>> start DATA EXTRACT
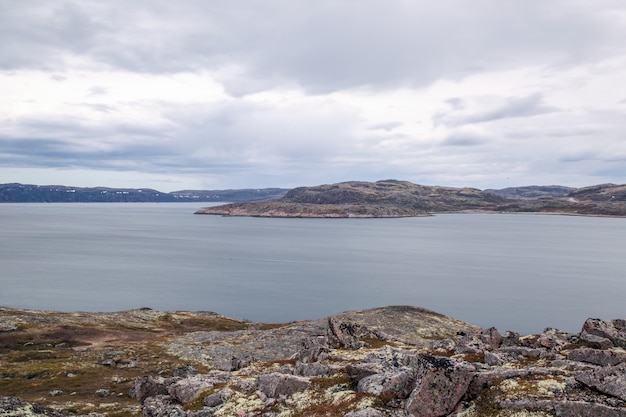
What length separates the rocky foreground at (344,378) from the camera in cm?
1666

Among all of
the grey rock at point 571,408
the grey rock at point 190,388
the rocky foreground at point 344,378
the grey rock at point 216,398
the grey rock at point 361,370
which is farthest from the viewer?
the grey rock at point 190,388

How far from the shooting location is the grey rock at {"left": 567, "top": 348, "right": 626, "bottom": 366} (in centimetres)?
2105

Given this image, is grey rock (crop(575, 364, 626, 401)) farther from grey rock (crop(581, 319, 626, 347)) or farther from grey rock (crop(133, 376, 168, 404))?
grey rock (crop(133, 376, 168, 404))

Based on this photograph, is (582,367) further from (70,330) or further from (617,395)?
(70,330)

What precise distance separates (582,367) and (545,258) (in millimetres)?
180575

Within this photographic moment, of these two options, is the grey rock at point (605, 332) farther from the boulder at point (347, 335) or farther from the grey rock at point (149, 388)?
the grey rock at point (149, 388)

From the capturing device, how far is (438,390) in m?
17.3

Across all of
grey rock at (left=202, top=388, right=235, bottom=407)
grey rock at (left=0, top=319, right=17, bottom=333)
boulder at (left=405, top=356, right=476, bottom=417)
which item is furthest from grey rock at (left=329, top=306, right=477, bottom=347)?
boulder at (left=405, top=356, right=476, bottom=417)

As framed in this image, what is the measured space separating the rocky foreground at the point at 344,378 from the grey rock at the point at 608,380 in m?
0.03

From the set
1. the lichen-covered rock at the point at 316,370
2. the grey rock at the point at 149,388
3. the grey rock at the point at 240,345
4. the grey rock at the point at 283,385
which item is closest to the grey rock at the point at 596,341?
the lichen-covered rock at the point at 316,370

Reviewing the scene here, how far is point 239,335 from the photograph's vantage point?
2894 inches

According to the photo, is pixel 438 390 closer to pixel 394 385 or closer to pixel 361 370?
pixel 394 385

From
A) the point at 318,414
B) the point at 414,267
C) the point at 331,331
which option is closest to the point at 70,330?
the point at 331,331

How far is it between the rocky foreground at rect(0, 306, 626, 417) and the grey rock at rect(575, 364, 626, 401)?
0.10 feet
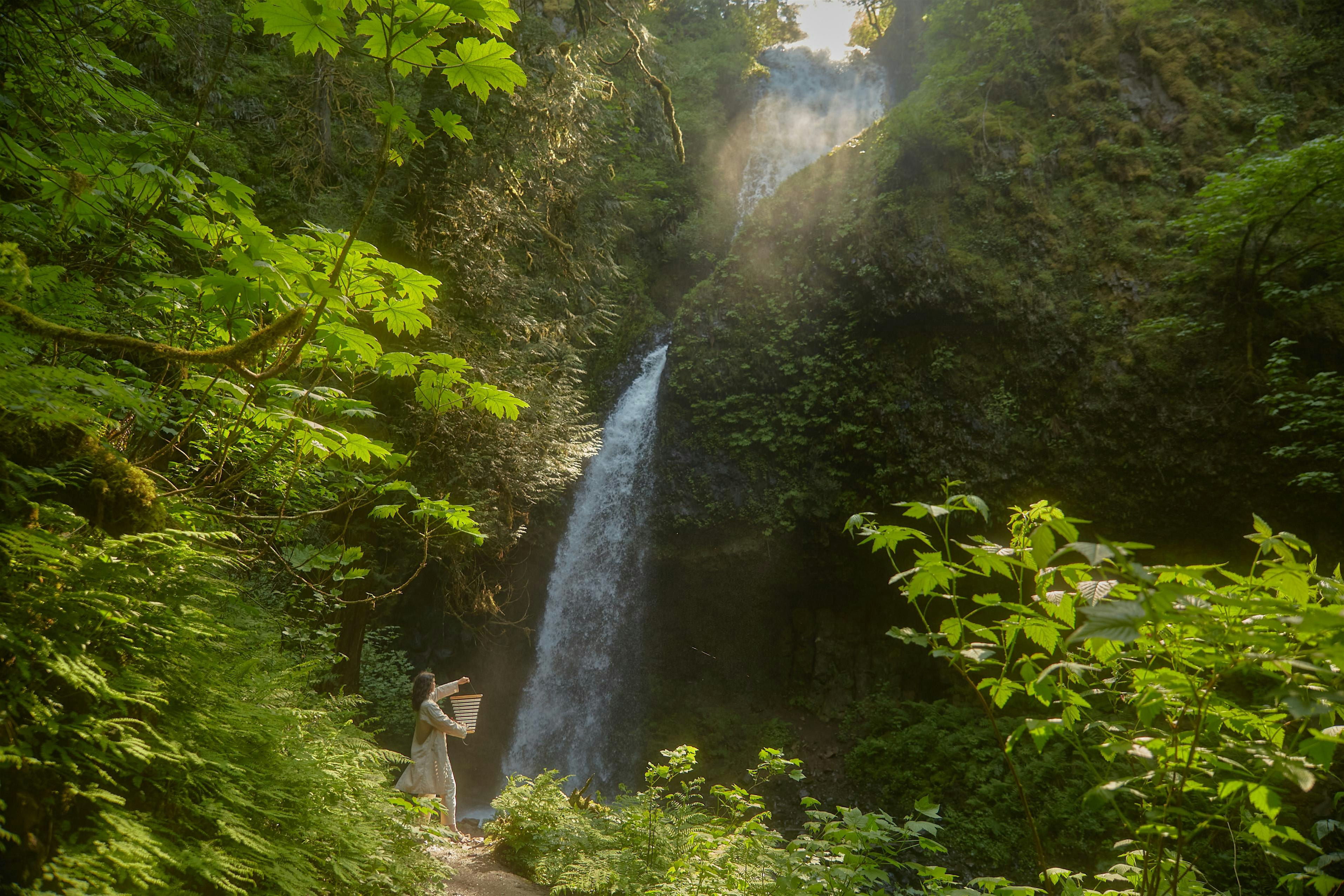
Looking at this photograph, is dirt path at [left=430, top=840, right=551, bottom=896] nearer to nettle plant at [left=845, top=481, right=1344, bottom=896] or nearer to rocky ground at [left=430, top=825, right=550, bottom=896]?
rocky ground at [left=430, top=825, right=550, bottom=896]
>> end DATA EXTRACT
[DIRECTIONS] Render the data between the line holding "From the set" and the line holding "2894 inches", inclusive, as a numbered list with blank lines omitted.

[ANSWER]
1. From the set
2. 1. the lichen-covered rock at the point at 316,370
3. 2. the grey rock at the point at 149,388
4. 3. the grey rock at the point at 240,345
5. 4. the grey rock at the point at 283,385
6. which item is closest to the grey rock at the point at 596,341?
7. the lichen-covered rock at the point at 316,370
8. Reviewing the scene here, how far is point 239,335 from the photograph's vantage point?
9. 2894 inches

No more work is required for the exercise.